_Goal 1_
Reproduce the entries below verbatim, covering the stretch from the line containing "In the captured" through the end of the entries.

[Source document start]

- Boundary of Lancaster and Fleetwood in Lancashire for the 2010 general election
- Location of Lancashire within England
- County: Lancashire
- Electorate: 67,305 (December 2010)
- Major settlements: Lancaster, Fleetwood

2010–2024
- Seats: One
- Created from: Blackpool North and Fleetwood Lancaster and Wyre
- Replaced by: Blackpool North and Fleetwood Lancaster and Wyre

= Lancaster and Fleetwood =

UK Parliament constituency (2010–2024)

Lancaster and Fleetwood was a constituency created in 2010 represented in the House of Commons of the UK Parliament.

Following the 2023 review of Westminster constituencies, the seat was abolished, with the majority being included in the re-established constituency of Lancaster and Wyre, which was first contested at the 2024 general election. Fleetwood moved to the re-established Blackpool North and Fleetwood seat.

==History==
- Creation
Following its review of parliamentary representation in Lancashire, the Boundary Commission created a new Wyre and Preston North constituency, contested first at the 2010 general election, which split the previous linking of Lancaster and Wyre. As a consequence, Lancaster and the coastal town of Fleetwood were attached for parliamentary purposes.

[Source document end]

_Goal 2_
According to the Lancaster and Fleetwood article, which seat did Fleetwood move to after the 2023 review of Westminster constituencies?

[Rows start]

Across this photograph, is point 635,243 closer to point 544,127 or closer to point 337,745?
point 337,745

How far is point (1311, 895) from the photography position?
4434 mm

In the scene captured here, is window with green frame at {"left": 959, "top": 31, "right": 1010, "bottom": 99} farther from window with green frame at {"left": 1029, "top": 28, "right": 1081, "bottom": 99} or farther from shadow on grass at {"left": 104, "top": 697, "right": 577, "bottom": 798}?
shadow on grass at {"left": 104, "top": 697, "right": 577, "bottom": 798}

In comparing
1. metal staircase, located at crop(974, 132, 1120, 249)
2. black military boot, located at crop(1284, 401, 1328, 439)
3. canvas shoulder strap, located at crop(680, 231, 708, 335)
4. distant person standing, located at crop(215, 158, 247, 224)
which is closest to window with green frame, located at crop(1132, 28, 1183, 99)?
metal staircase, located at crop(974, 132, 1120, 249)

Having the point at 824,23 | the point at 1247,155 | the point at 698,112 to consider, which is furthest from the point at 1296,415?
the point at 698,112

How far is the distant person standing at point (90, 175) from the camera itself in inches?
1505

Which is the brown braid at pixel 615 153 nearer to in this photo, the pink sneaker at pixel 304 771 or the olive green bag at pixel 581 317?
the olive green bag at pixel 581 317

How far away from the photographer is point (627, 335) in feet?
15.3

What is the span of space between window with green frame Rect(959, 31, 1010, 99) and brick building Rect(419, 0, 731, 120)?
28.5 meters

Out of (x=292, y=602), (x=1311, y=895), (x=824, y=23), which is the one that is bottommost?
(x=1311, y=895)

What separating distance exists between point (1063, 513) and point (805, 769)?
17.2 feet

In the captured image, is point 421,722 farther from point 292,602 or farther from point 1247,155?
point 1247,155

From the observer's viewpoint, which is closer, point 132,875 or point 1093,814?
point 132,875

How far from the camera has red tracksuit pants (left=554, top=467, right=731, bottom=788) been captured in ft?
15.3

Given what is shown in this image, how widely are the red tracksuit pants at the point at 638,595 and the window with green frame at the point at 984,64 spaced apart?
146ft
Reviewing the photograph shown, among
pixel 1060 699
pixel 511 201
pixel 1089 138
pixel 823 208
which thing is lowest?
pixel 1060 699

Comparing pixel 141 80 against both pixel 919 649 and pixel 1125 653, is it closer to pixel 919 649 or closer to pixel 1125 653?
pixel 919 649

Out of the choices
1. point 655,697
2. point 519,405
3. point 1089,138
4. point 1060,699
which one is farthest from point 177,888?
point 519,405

[Rows end]

_Full answer 1_
In the captured image, is point 421,722 farther from point 292,602 or farther from point 1247,155?
point 1247,155

From the observer's viewpoint, which is closer, point 132,875 or point 1093,814?
point 132,875

How far from the camera has red tracksuit pants (left=554, top=467, right=731, bottom=788) been captured in ft?
15.3

Given what is shown in this image, how widely are the red tracksuit pants at the point at 638,595 and the window with green frame at the point at 984,64 spaced apart?
146ft
Reviewing the photograph shown, among
pixel 1060 699
pixel 511 201
pixel 1089 138
pixel 823 208
which thing is lowest?
pixel 1060 699

Comparing pixel 141 80 against both pixel 919 649 and pixel 1125 653, is it closer to pixel 919 649 or closer to pixel 1125 653?
pixel 919 649

Out of the choices
1. point 655,697
2. point 519,405
3. point 1089,138
4. point 1060,699
which one is farthest from point 177,888?
point 519,405

_Full answer 2_
The re-established Blackpool North and Fleetwood seat.